Tarefas a realizar ::
[1] Devolva, sem qualquer alteração, o trecho do artigo sobre pesquisas eleitorais que vai de "Em 1985, nas" a "antes de ocupá-lo.".
[2] Retome o artigo sobre pesquisas eleitorais e mídia, prosseguindo logo após a última frase apresentada.

Texto apresentado ::
As pesquisas eleitorais como elas são e a mídia como ela é
09/09/2014
- Opinión
Pesquisas de intenção de voto não mudam apenas os humores de candidatos e eleitores. Elas são cada vez mais importantes para o direcionamento das doações dirigidas às diferentes campanhas. O dinheiro corre com mais facilidade para os cofres dos que aparecem com mais chances de vitória. Prestam-se também para influenciar eleitores indecisos ou determinados a mudar o voto na última hora, deixando de lado a escolha inicial e optando por outra, não tanto de sua predileção, mas capaz de evitar o sucesso do maior adversário, criando o chamado “voto útil”. Sem falar na desmobilização de militantes antes do fim do pleito ao verem seu candidato desabando nas pesquisas.
Em 1985, nas eleições municipais em São Paulo, o candidato Fernando Henrique Cardoso sentou na cadeira de prefeito antes da hora, confiando na pesquisa do Datafolha. Nas urnas, a vitória foi de Jânio Quadros, que não perdeu a oportunidade de usar seus dotes teatrais, desinfetando o trono antes de ocupá-lo.
Danosa, no entanto, para o jogo democrático, foi o papel da pesquisa e o seu uso pela mídia nas eleições de 1998 para o governo de São Paulo. Dois dias antes da eleição do primeiro turno, o Datafolha divulgou pesquisa apontando Paulo Maluf, com 31% dos votos, seguido de Francisco Rossi com 18%; Mário Covas, candidato à reeleição, com 17%; Marta Suplicy, com 15%, e Orestes Quércia, com 6%. Na véspera da votação, a imprensa tratou a eleição como se a decisão se limitasse a saber quem entre Covas e Rossi enfrentaria Maluf. E o temor da ida ao segundo turno de dois candidatos conservadores, Maluf e Rossi, levou um grande contingente de eleitores de Marta a optar por Covas, realizando o “voto útil”. Abertas as urnas, sentiram-se enganados. Covas ficou a apenas 0,9% de votos à frente de Marta e ela superou Rossi em 5,39%. Sem a influência do Datafolha e, sobretudo, da forma como a pesquisa foi “trabalhada”, Marta e não Covas (tampouco Rossi) teria disputado o segundo turno com Maluf.
São lembranças que não autorizam a descrer totalmente das pesquisas, mas ressaltam a importância de se ter com elas muito cuidado, principalmente sabendo-se de como são usadas pela mídia. Neste ano, por exemplo, a Rede Globo considerou os 3% das intenções de voto do Pastor Everaldo suficientes para levá-lo à bancada do Jornal Nacional para uma exposição de 15 minutos. O objetivo era claro: ainda com Eduardo Campos na disputa, a tendência seria a eleição se encerrar no primeiro turno com a vitória de Dilma Rousseff. Uma pequena ascensão do pastor evitaria isso, e o Jornal Nacional estava ali, à disposição, para dar o empurrão necessário.

Dados brutos ::
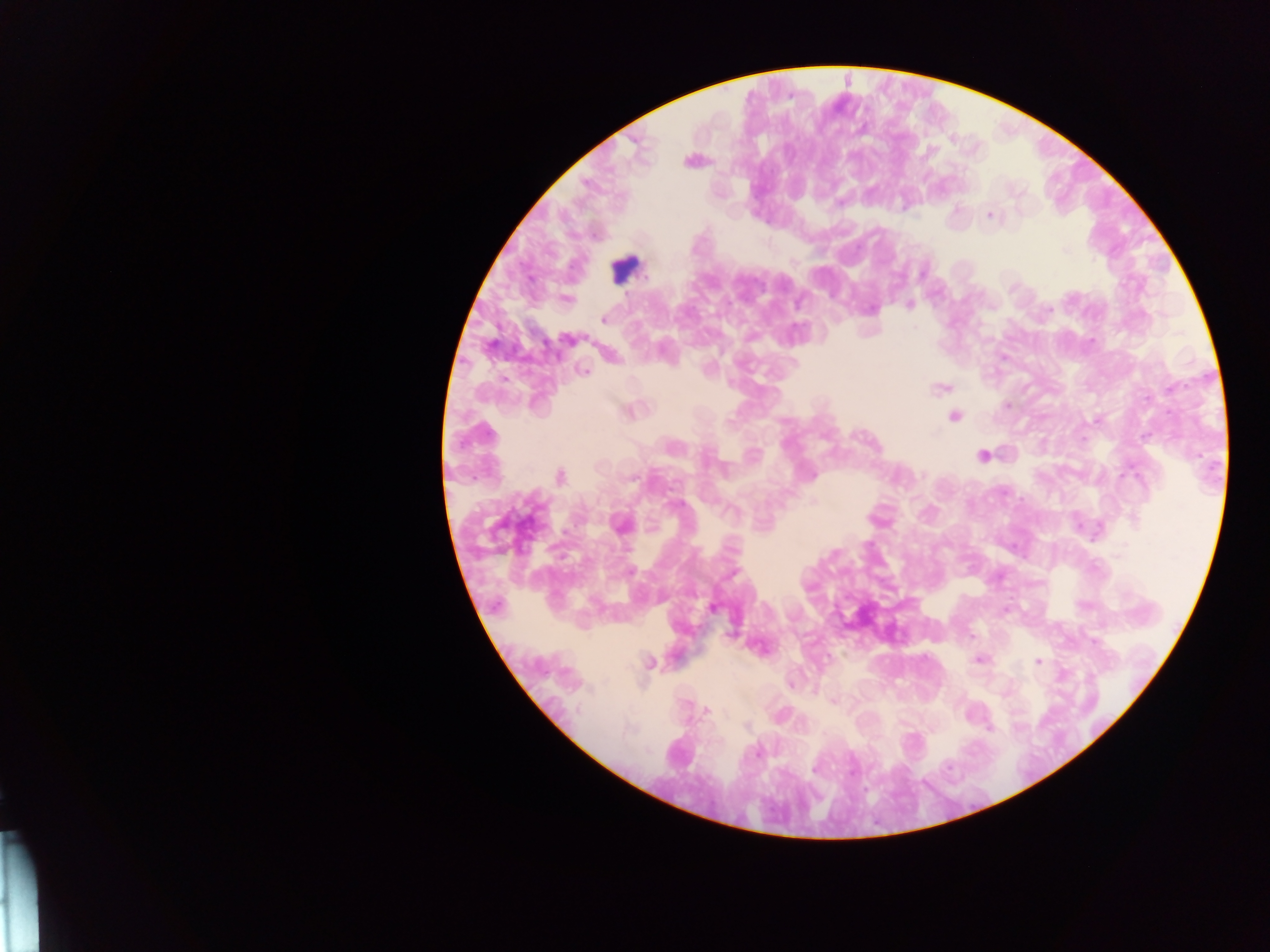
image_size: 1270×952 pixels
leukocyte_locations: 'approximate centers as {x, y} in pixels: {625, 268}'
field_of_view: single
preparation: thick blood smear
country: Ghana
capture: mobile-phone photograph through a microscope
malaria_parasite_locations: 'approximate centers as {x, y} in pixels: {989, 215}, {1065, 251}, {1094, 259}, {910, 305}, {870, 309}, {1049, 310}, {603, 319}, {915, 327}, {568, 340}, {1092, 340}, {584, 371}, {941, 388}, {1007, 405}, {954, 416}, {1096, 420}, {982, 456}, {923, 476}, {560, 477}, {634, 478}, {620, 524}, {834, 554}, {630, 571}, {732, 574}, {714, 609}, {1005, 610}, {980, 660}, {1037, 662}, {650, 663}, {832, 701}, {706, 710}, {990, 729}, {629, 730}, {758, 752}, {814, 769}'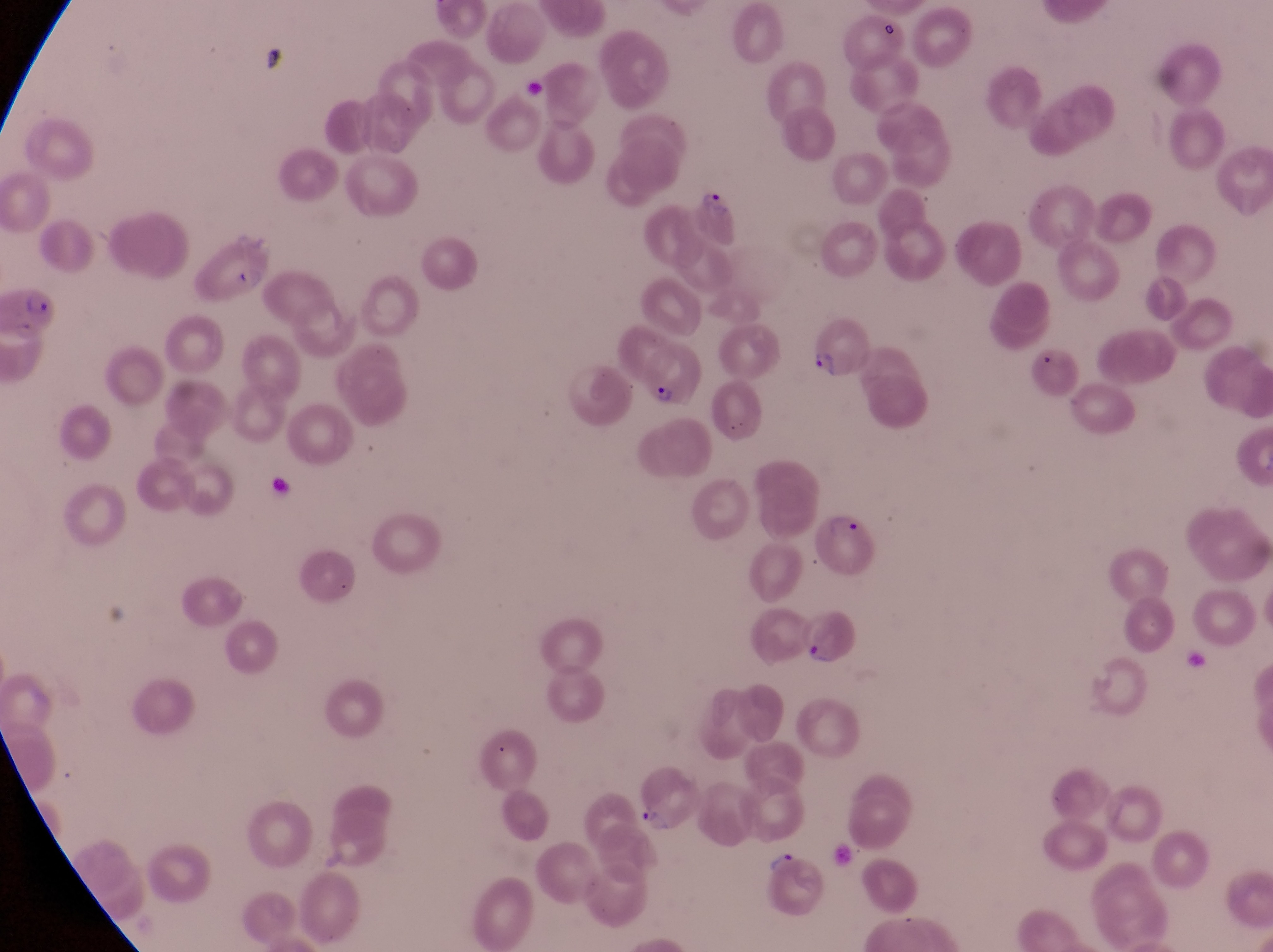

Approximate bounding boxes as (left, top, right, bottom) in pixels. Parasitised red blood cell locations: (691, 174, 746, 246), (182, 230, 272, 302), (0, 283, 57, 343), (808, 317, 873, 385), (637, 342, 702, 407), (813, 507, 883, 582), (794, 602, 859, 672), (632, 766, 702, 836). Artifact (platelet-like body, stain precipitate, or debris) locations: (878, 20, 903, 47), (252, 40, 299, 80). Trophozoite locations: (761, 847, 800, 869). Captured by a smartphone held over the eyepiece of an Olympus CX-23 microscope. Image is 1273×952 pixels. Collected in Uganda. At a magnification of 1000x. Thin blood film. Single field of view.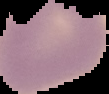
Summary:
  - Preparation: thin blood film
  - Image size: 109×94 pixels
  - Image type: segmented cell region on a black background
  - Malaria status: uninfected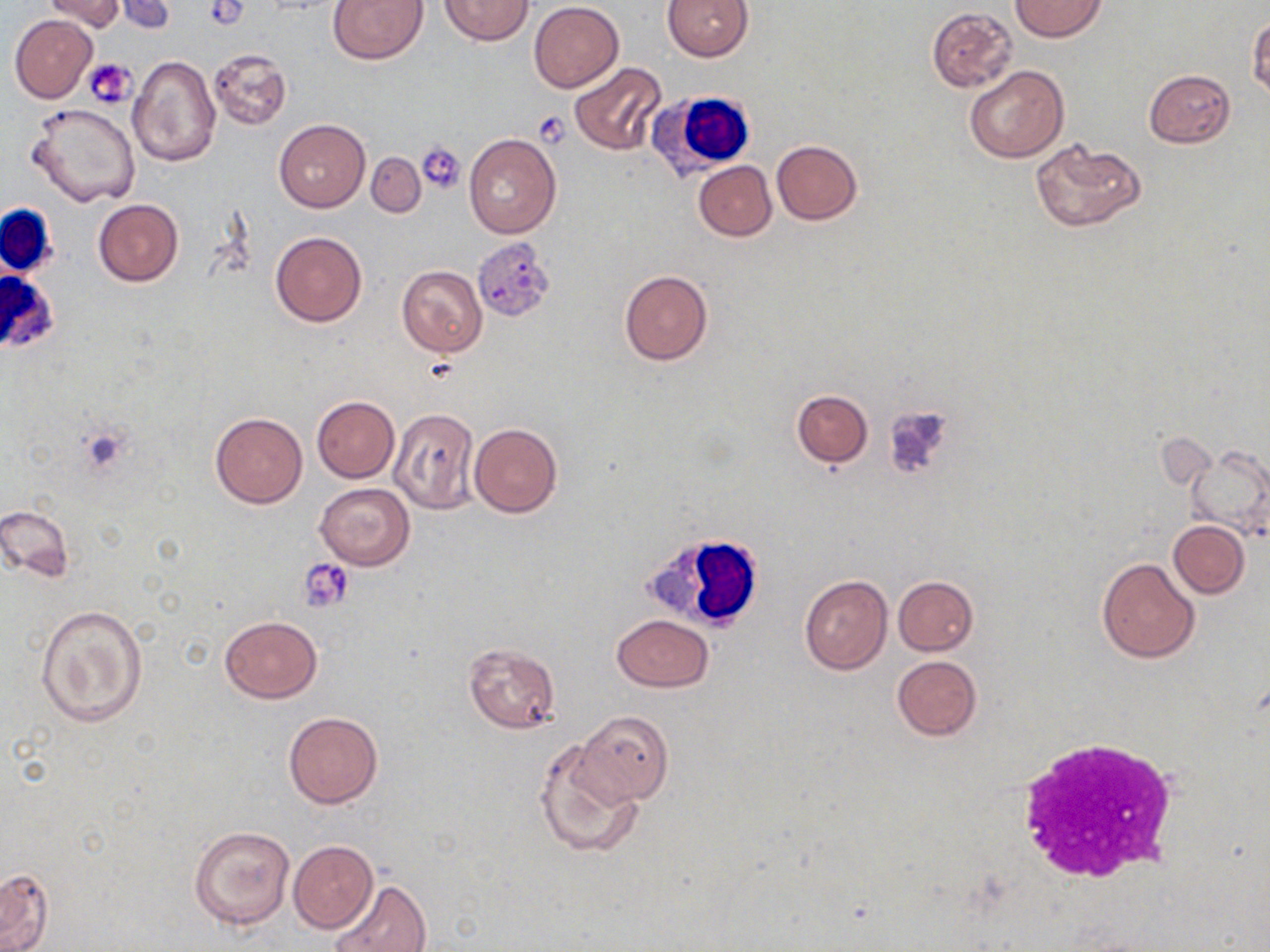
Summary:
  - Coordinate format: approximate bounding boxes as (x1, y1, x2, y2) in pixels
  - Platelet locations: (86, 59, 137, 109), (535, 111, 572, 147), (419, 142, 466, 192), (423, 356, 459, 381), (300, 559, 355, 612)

Respostas por tarefa ::
[1]
Em 1985, nas eleições municipais em São Paulo, o candidato Fernando Henrique Cardoso sentou na cadeira de prefeito antes da hora, confiando na pesquisa do Datafolha. Nas urnas, a vitória foi de Jânio Quadros, que não perdeu a oportunidade de usar seus dotes teatrais, desinfetando o trono antes de ocupá-lo.

[2]
Tarefa oposicionista que o principal noticioso da Rede Globo realiza não apenas durante o período eleitoral, embora seu protagonismo cresça nessas épocas. Sempre se soube disso, mas agora os dados são mais concretos. Nas eleições de 2002 e 2006, um trabalho de fôlego da pesquisadora Flora Neves, da Universidade Federal de Londrina, analisou 199 edições do Jornal Nacional, constatando a manipulação do noticiário.
Um exemplo: em 2006, entre início no horário eleitoral obrigatório e o primeiro turno das eleições o JN levou ao ar 68,57% de notícias positivas para o candidato Geraldo Alckmin, 61,76% para Heloísa Helena, 52,94% para Cristovam Buarque e 16,43% para Lula. A íntegra está no livro Telejornalismo e Poder nas Eleições Presidenciais, da Summus Editorial, 2008.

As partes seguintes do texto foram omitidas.